» SOURCE EXCERPT:
<<<<

Step 4 - Documentation and writing it down

Last updated on 2024-06-25 | Edit this page

What is documentation


Testimonial

“Documentation is a love letter to your future self” - Damian Conway

We’ve talked about writing down or noting a lot of information …. but where do we do this? How? What exactly should we write down?

Some researchers may think about a lab handbook, a group instruction guide, a team wiki or a knowledge repository. In the IT and computation space, the word “Documentation” is used as a place to store all information about that project.

For our purposes today, we will use “Documentation” as a place to write down notes about your work, link to important documents or share information across a research group.

Examples include:

These are living documents - processes may improve or lessons are learnt, and this should be reflected in your updates to your manual.

Think about this scenario:

Challenge

If a key member of your team because unavailable suddenly, what do you need to know?

Do you know where their work is stored?

Their data?

Do you know where their procedures and protocols are stored?

How about their research contract? Their data custodianship details?

How to start documenting

Starting can be as simple as opening a word document and starting to type.

Your institute may have eLabNotebooks available, a cloud platform or similar available. You can even just have a text file or word document that you store in the same place as your data.

You may want to share it with your supervisor or trusted colleague, or just keep it to yourself.

Consider your audience

Are you writing for:

  • Yourself?

  • Your supervisors?

  • Auditing purposes?

  • Reviewers and external researchers wanting to replicate your work?

  • Industry partners whom you may have a contract with?

  • Your research group?

Staff onboarding and offboarding

Onboarding

Got a new team member?

If you want to document workings across members of a research group, the perfect person to do it is a new student or staff member. Not only does this make them familiar with your procedures, but they don’t have any background knowledge and are viewing everything with fresh eyes.

This is a good time to set expectations in your research group, such as :

  • Expected contact and work hours?

  • Best methods of communication across the team?

  • What is the expected research culture and values?

  • How to contact IT/Library/Researcher support/campus security/safety officer?

  • Where do you expect research data is stored?

  • How do they find out about restrictions and rules around custodianship and sharing of data

  • How is authorship and author order decided when submitting papers?

  • Does the research group post papers as preprints?

  • Do you expect data to be published as open or FAIR? Is there commercial interest around the data? What licences are expected for research data/code?

  • How does someone learn about data sensitivity and what they need to be aware of?

>>>>

» GIVEN DATA:

<<<<

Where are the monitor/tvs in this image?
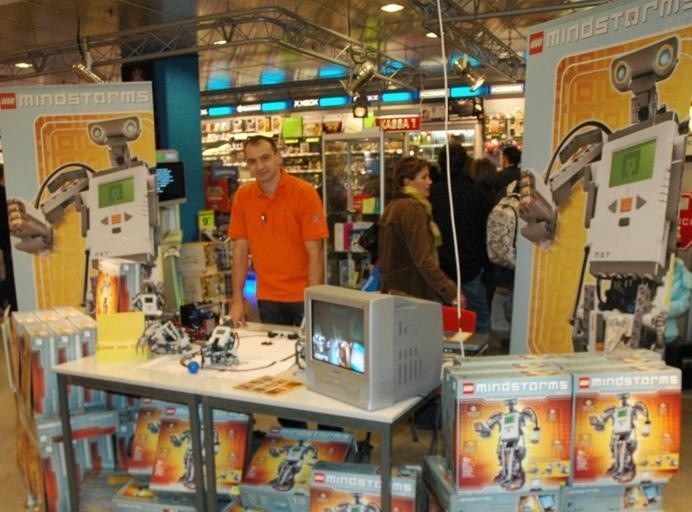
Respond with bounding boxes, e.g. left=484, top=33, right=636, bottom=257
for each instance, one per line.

>>>>

» TASK LIST:
#1 Reproduce word for word the passage of the documentation lesson from "What is documentation" up to and including "we write down?".
#2 According to the documentation lesson, who is the perfect person to document workings across a research group?
#3 Extend the documentation lesson onward from its last line.
The listing has no role in any of this work.

» RESPONSE LIST:
#1
What is documentation


Testimonial

“Documentation is a love letter to your future self” - Damian Conway

We’ve talked about writing down or noting a lot of information …. but where do we do this? How? What exactly should we write down?

#2 A new student or staff member.

#3
  • Examples of previous ethics, governance, grant applications

  • What technologies are usually used in the group?

  • What analysis tools or methodologies are usually used in the group?

  • How does hardware hire/booking work?

What to include and examples can be found here

Offboarding

As researchers or research students leave for their next adventure, the knowledge that they’ve collated is also leaving. It’s helpful to have an offboarding checklist to ensure your group is across this information.

Checklist items could include:

  • Is a copy of their data being stored at your institute? Where?

  • Is there any colleagues in the research group or supervisors that currently also have access to the data?

  • Is this raw data, processed data and final data? Or just one of these? Which is which?

  • What is the details on ownership, custodianship and reuse of this data?

  • Who were/are the collaborators?

  • What is the retention date of this data?

  • Is a copy of the data also going to another institute (whether it be a collaborator or the staff member’s future institute)?

  • Have you got grant ids, publication links and any other public information associated with this data? Is the dataset published or stored in an external repository

  • Where is any ethics or governance approvals for this data?

  • What information is there available on analysis, methodology and protocols?

  • What tools were used for analysis? What software and software versions? What hardware and hardware models? (if applicable)

Challenge

Let’s document how to make a pizza!

Get a piece of paper and write down how you would do it. You’ll need what ingredients you’ve used, and to write how you’ve made it.

Give yourself 3 minutes.

Okay, so firstly, let’s talk about our Base.

Assumedly, you included a base. But did you describe it? Was it thin or thick pan? Extra wide New York style?

What was the base made out of?

Now, the default answer here is dough. BUT here’s the thing - not everyone may have the same idea about what ‘could’ constitute a pizza base.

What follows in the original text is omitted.